TEXT PROVIDED:
· · · · · · ·

Adding Josh Poimboeuf.

Here's a sketch of how this could work for better performance.  For a
static call "foo" that returns void and takes no arguments, the
generic implementation does something like this:

extern void foo(void);

struct static_call {
  void (*target)(void);

  /* arch-specific part containing an array of struct static_call_site */
};

void foo(void)
{
  READ_ONCE(__static_call_foo->target)();
}

Arch code overrides it to:

GLOBAL(foo)
  jmpq *__static_call_foo(%rip)
ENDPROC(foo)

and some extra asm to emit a static_call_site object saying that the
address "foo" is a jmp/call instruction where the operand is at offset
1 into the instruction.  (Or whatever the offset is.)

The patch code is like:

void set_static_call(struct static_call *call, void *target)
{
  /* take a spinlock? */
  WRITE_ONCE(call->target, target);
  arch_set_static_call(call, target);
}

and the arch code patches the call site if needed.

· · · · · · ·

RECORD LIST:

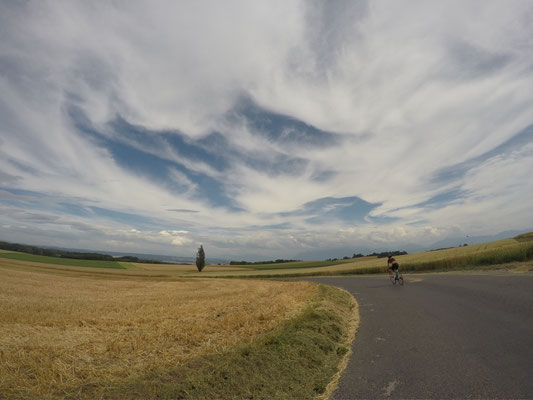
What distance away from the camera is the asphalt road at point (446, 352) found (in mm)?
5023

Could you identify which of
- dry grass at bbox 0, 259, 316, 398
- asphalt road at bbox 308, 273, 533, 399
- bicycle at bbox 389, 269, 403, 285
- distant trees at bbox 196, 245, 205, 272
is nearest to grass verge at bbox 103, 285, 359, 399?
dry grass at bbox 0, 259, 316, 398

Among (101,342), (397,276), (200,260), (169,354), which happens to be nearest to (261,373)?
(169,354)

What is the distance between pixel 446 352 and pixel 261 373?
456 centimetres

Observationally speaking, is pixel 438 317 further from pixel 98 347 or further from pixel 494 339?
pixel 98 347

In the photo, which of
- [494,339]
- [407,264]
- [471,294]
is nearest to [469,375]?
[494,339]

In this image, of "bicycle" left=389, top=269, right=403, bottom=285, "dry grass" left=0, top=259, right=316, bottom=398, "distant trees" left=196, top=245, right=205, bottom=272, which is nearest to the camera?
"dry grass" left=0, top=259, right=316, bottom=398

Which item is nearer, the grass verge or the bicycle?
the grass verge

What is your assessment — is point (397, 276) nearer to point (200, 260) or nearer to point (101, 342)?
point (101, 342)

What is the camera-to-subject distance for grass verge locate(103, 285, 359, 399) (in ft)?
15.7

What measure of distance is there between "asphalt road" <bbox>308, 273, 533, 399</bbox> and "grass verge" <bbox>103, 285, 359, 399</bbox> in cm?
53

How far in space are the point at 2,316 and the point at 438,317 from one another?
15407 mm

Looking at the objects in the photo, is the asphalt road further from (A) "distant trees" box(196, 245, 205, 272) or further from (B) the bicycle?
(A) "distant trees" box(196, 245, 205, 272)

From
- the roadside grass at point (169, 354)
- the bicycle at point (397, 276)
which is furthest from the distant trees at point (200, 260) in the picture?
the roadside grass at point (169, 354)

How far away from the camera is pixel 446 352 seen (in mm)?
6719
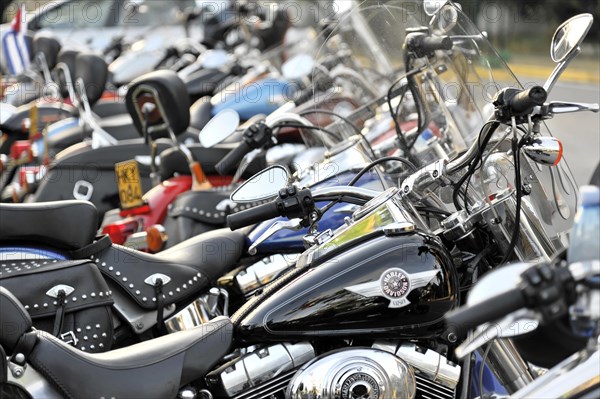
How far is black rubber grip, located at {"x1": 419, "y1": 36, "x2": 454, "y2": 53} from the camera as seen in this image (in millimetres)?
3188

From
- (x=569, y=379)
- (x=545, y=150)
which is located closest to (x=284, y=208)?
(x=545, y=150)

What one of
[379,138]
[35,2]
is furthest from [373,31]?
[35,2]

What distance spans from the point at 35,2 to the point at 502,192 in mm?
12110

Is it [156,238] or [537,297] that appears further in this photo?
[156,238]

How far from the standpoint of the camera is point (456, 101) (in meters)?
3.32

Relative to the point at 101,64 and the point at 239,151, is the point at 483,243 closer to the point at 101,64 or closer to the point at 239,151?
the point at 239,151

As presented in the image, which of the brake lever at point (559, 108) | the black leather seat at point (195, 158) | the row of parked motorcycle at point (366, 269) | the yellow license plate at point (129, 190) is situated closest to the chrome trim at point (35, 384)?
the row of parked motorcycle at point (366, 269)

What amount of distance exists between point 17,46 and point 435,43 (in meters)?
7.32

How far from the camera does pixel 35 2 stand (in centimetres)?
1358

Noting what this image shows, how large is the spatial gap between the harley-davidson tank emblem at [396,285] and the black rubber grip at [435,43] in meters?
0.98

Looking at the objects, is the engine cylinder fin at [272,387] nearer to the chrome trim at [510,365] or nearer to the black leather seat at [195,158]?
the chrome trim at [510,365]

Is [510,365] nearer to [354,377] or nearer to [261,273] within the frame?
[354,377]

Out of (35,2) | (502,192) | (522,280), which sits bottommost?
(35,2)

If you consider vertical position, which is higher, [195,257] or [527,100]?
[527,100]
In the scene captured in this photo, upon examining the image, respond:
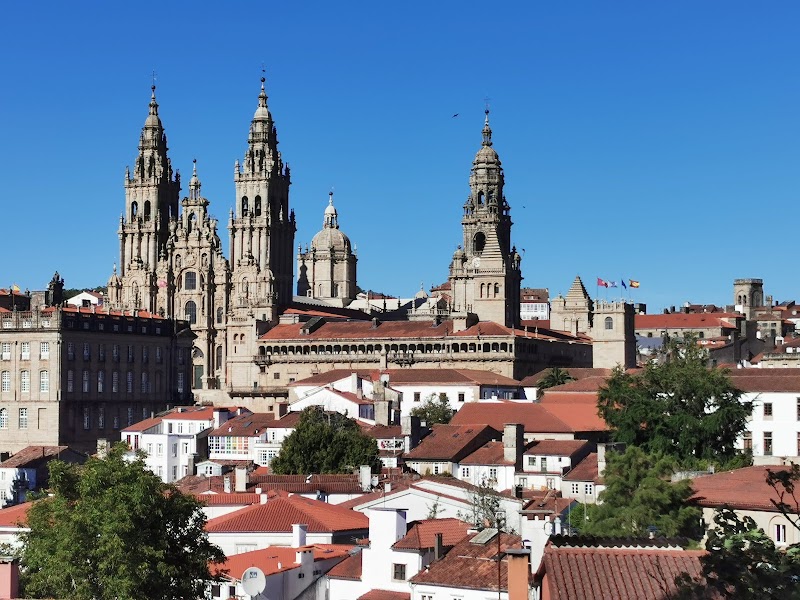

· · · · · · ·

THINGS TO DO:
a - Name every identifier written entirely in capital letters that appears in the code of the static call sketch.
b - Continue the message sketching how static calls could work, starting after its last sentence.

TASK-BY-TASK OUTPUTS:
a - READ_ONCE, GLOBAL, ENDPROC, WRITE_ONCE

b -
On x86, an even better implementation would have objtool make a bunch
of additional static_call_site objects for each call to foo, and
arch_set_static_call() would update all of them, too.  Using
text_poke_bp() if needed, and "if needed" can maybe be clever and
check the alignment of the instruction.  I admit that I never actually
remember the full rules for atomically patching an instruction on x86
SMP.  (Hmm.  This will be really epically slow.  Maybe we don't care.
Or we could finally optimize text_poke, etc to take a list of pokes to
do and do them as a batch.  But that's not a prerequisite for the rest
of this.)

What do you all think?